Whispering Fragrance: The Chamber Works of Stephen Yip
Born in Hong Kong and now a U.S. resident, Stephen Yip composes music that’s probably nowhere near the top of President Xi’s playlist. Although it utilizes traditional Chinese instruments almost exclusively, the traditions that it evokes have more in common with those of free jazz than with those of Beijing opera. And don’t be fooled by titles such as “In Seventh Heaven” and “Peace of Mind”: Yip’s sounds are as agitated and demanding as anything ever to drive the next-apartment neighbors of Ornette Coleman fans nuts.
Mutsuo Shishido: Complete Works For Piano
Anyone tired of the war on “cultural appropriation” will find relief in this omnibus. Although Shishido made a priority of giving his works a Japanese character, his studies with Olivier Messiaen and André Jolivet guaranteed Western (or at least Parisian) influences as well. Another Shishido priority: formal diversity. Sandwiched between the opening two suites and the concluding two sonatas are three pieces that clock in at under five minutes combined. And in his compositions for children, he achieved a nimble playfulness in which Akina Yura takes obvious delight.
The reasons that detractors of Philip Glass give for dismissing his compositions—their hypnotic repetitiveness, their lack of melodic or harmonic development, their static ecstasies—are often the same ones that fans of Glass give for praising them. The only point on which the two camps disagree is whether music that functions more like a vast, pulsating audio kaleidoscope than … well … whatever music is supposed to function like is enjoyable. To such disputes there can be no resolution.
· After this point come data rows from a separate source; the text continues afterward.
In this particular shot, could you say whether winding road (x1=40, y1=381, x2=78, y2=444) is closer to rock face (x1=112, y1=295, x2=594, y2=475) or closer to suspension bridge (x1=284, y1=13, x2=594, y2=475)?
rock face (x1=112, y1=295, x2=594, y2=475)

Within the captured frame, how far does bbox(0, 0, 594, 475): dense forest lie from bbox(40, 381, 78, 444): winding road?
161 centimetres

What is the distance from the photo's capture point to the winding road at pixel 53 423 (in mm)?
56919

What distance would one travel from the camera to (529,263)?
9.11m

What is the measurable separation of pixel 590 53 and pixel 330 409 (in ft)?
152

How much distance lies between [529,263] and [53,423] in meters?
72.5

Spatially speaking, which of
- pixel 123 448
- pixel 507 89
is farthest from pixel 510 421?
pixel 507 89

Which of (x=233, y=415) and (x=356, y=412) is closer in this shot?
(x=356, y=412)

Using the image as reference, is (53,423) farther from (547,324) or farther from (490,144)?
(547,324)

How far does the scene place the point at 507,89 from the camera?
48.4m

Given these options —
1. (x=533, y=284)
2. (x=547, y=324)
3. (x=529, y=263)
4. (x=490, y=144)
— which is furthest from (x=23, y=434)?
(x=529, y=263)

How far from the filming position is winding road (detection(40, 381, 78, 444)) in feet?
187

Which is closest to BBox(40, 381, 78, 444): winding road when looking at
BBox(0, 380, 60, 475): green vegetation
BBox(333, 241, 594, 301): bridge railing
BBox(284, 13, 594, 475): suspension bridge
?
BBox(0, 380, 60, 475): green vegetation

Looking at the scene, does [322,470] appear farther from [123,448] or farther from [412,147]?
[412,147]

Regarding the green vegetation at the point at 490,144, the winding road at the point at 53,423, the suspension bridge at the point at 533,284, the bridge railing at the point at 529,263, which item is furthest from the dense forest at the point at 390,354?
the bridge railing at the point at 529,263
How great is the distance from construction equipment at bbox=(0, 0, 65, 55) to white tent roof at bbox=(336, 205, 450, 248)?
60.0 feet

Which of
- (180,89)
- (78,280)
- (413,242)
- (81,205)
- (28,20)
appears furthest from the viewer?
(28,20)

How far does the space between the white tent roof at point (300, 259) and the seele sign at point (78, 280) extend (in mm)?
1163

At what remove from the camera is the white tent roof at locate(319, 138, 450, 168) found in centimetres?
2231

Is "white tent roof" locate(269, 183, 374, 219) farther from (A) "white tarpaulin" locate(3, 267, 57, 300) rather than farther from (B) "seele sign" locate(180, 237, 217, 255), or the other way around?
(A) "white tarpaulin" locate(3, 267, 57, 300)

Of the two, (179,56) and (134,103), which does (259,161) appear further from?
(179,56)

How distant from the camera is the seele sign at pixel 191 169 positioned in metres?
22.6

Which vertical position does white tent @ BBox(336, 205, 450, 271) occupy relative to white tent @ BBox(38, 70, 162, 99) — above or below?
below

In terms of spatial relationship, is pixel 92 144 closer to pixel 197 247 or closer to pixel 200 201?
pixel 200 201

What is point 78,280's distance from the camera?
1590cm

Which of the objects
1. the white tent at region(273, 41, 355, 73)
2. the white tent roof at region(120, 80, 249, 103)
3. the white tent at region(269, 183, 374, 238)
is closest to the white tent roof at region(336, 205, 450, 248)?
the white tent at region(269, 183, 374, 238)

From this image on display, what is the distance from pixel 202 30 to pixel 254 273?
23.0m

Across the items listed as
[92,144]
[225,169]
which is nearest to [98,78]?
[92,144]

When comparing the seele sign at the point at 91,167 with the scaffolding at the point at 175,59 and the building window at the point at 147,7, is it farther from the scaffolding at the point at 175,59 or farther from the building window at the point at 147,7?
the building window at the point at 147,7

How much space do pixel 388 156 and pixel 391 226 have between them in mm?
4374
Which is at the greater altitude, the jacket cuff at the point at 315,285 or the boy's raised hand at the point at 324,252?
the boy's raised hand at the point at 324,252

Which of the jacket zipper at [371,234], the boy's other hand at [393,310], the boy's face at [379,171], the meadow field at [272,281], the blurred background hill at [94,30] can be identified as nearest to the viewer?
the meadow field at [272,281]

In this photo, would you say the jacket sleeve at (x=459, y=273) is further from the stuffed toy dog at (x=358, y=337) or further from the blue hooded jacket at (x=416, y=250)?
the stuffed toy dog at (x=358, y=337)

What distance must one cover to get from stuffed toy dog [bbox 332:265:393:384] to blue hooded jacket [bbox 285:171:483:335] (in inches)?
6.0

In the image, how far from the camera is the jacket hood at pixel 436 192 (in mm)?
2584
Orange Mountain Music has released new recordings of the early Glass works Music with Changing Parts (1970) and The Grid (four selections from Koyaanisqatsi  plus “North Star” ) by the Salt Lake Electric Ensemble and the organist James McVinnie respectively. Neither will convert skeptics. But both—the latter by dispatching with an ensemble and the former by adding textures to and subtracting 16 minutes from the original—possess a personality not usually associated with Glass’ ego-effacing proceedings. —A.O.